The thing is, Joanie was gone irrevocably. And I knew it from the moment I watched the house collapse upon itself in a smoldering uproar of flames and smoke. But there were moments, visiting my mother, when I fully expected to hear my father yelling at the Mets on TV, or smell the tobacco from his pipe. It has gotten better now that my mother sold the house and moved down to Florida. I don't expect him to pick up the other phone when I call because I know he would never voluntarily relocate to the beach. My mother was trying to escape his memory because in the tall maple trees and snow of Connecticut she saw him everywhere.

I think I miss him the most when a bill we've fought hard for passes, a bill I know he would've been proud of. My mother is always happy, but she doesn't fully appreciate the enormity of having done something important and beneficial amidst so much opposition. She's never had a head for politics. But I know my father secretly enjoyed this because he loved to explain things, and she was always a willing listener.

I don't even know why I'm thinking of my father now. Maybe it's the crisp chill in the air. He used to love playing football in the winter; I think the almost painful feeling of cold air in his chest invigorated him. He said he never felt more alive. Or maybe it was the elderly man who passed me a few minutes ago, wearing the same cologne my father wore for as long as I can remember.

I shake my head as if this will clear my thoughts. Truth be told, I'm nearly frozen sitting here on this bench because I forgot my coat in my haste to leave the building, and I'm too stubborn to go back in. I shiver as a cold breeze rustles the remaining leaves of a tree overhead.

She warned me. I have to give her this much. She warned me about the baggage she came with, back in her father's kitchen last spring. But I didn't care; at least I thought I didn't care. But I think it's time for reevaluation of that particular sentiment.

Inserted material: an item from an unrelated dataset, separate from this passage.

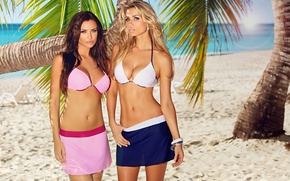 Картинка песок, море, пляж, пальмы, фото, брюнетка, блондинка, купальники, груди, Monika Pietrasinska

Because I do care, a great deal actually. She has this power to hurt me that no one else has ever been able to possess. And I find myself resenting her easy laughter with other people when we're fighting. Which isn't often mind you, but I hate that she can still walk through the day, as if nothing is wrong, while I'm lost.

I knew it wouldn't be easy, but I never imagined it would be this hard.



There are moments with him when I think that the world is perfect. I don't care about neo-Nazis or depletion of the rain forest. Toby and his latest issue doesn't register, and Leo's casual dismissal of my ideas don't hurt. Not when he looks at me with that gentle light in his eyes.

But then there are moments with him when I think that our relationship is a mistake. When I hurt him with something I did or didn't do. When he tries hard to make me happy, and I can only find fault in his actions or words. When he avoids me after an argument.

I've always valued his friendship, the way we can blow up at each other one minute, and buy drinks in apology the next. The way he reassures me when I've made a gaffe and they way he supports my suggestions when no one else listens to me.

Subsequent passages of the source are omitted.